_正文部分:_
------------------------------------------------------------------------
目标检测--RetinaNet代码实现的细节

网络：
1. 除了backbone部分，其他的fpn、分类subnet和回归subnet都不加bn；
2. fpn的部分不加激活，回归和分类subnet加relu激活，最后的回归不加激活；
3. p6到p7要做激活；
loss：
1. 回归只计算正样本的loss，且除以正样本的个数。
2. 分类只计算正样本和负样本的loss，并且也是除以正样本的个数，而不是除以正负样本的。
回归subnet是不共享参数的，分类subnet共享参数；
最后预测的时候，对预测的所有概率进行排序，然后取前1000个bbox，然后卡0.05的阈值，最后做nms，nms的阈值是0.5.
分类的最后一个conv的bias初始化为-log((1-0.01)/0.01),其他照样初始化为0，子网络其他部分卷积核进行标准差为0.01的高斯初始化，bias为0初始化。
除了backbone部分使用迁移学习，其他conv参数的初始化都使用，均值为0.，标准差为0.01的高斯分布，不然有一定概率出现模型不收敛，然后loss爆炸。

keras中是直接回归两个角的坐标

其实也是可以回归中心点和宽高的。
如下所示，直接回归角点坐标的一个变换，而不是中心点和宽高：

targets_dx1 = (gt_boxes[:, 0] - anchors[:, 0]) / anchor_widths
targets_dy1 = (gt_boxes[:, 1] - anchors[:, 1]) / anchor_heights
targets_dx2 = (gt_boxes[:, 2] - anchors[:, 2]) / anchor_widths
targets_dy2 = (gt_boxes[:, 3] - anchors[:, 3]) / anchor_heights

然后最后的网络回归的数值还要再在之前的上面除以一个0.2

if mean is None:
        mean = np.array([0, 0, 0, 0])
if std is None:
    std = np.array([0.2, 0.2, 0.2, 0.2])
targets = np.stack((targets_dx1, targets_dy1, targets_dx2, targets_dy2))
targets = targets.T

targets = (targets - mean) / std

子网络subnet

代码：https://github.com/fizyr/keras-retinanet

## 回归的subnet
options = {
        'kernel_size'        : 3,
        'strides'            : 1,
        'padding'            : 'same',
        'kernel_initializer' : keras.initializers.normal(mean=0.0, stddev=0.01, seed=None),
        'bias_initializer'   : 'zeros'}
for i in range(4):
        outputs = keras.layers.Conv2D(
            filters=regression_feature_size,
            activation='relu',
            name='pyramid_regression_{}'.format(i),
            **options
        )(outputs)
------------------------------------------------------------------------
_存储数据:_

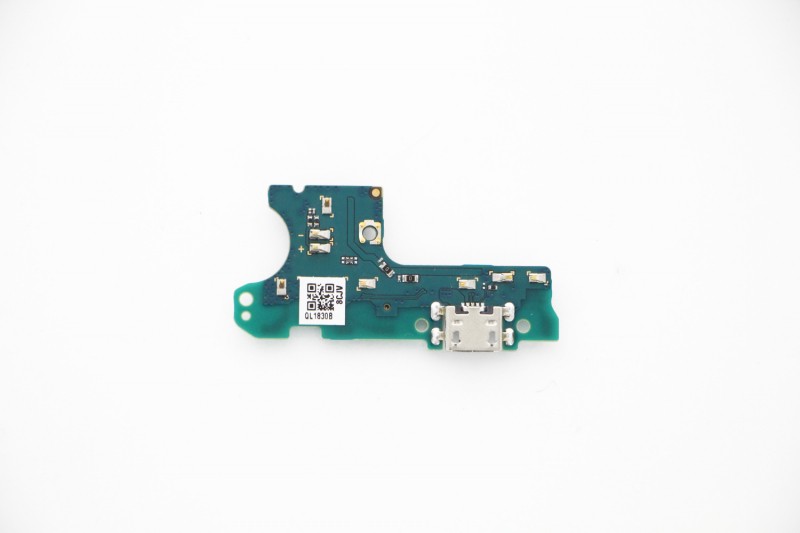 Carte d'alimentation ZenFone Max M2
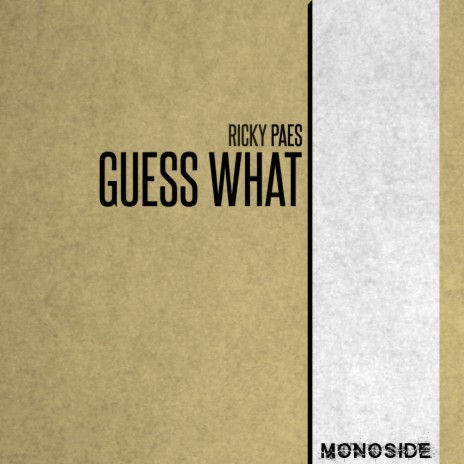 Guess What (Radio Edit) | Boomplay Music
------------------------------------------------------------------------
_练习题:_
1. 请用两句话概括关于RetinaNet代码实现细节的正文。
2. 接着正文最后一句续写这篇关于RetinaNet代码实现细节的正文。
上面的数据与正文内容无关。

_习题解答:_
1. 除backbone外，FPN、分类subnet和回归subnet都不加BN，FPN不加激活，回归和分类subnet用ReLU激活；两类损失都除以正样本个数，预测时按概率排序取前1000个bbox，以0.05为阈值筛选，再做阈值为0.5的NMS。keras实现直接回归两个角点坐标相对anchor宽高的变换，并将回归目标再除以0.2，正文还给出了回归subnet的卷积层代码。

2.
    outputs = keras.layers.Conv2D(num_anchors * num_values, name='pyramid_regression', **options)(outputs)

## 分类的subnet
options = {
        'kernel_size' : 3,
        'strides'     : 1,
        'padding'     : 'same',
    }
for i in range(4):
        outputs = keras.layers.Conv2D(
            filters=classification_feature_size,
            activation='relu',
            name='pyramid_classification_{}'.format(i),
            kernel_initializer=keras.initializers.normal(mean=0.0, stddev=0.01, seed=None),
            bias_initializer='zeros',
            **options
        )(outputs)

    outputs = keras.layers.Conv2D(
        filters=num_classes * num_anchors,
        kernel_initializer=keras.initializers.normal(mean=0.0, stddev=0.01, seed=None),
        bias_initializer=initializers.PriorProbability(probability=prior_probability),
        name='pyramid_classification',
        **options
    )(outputs)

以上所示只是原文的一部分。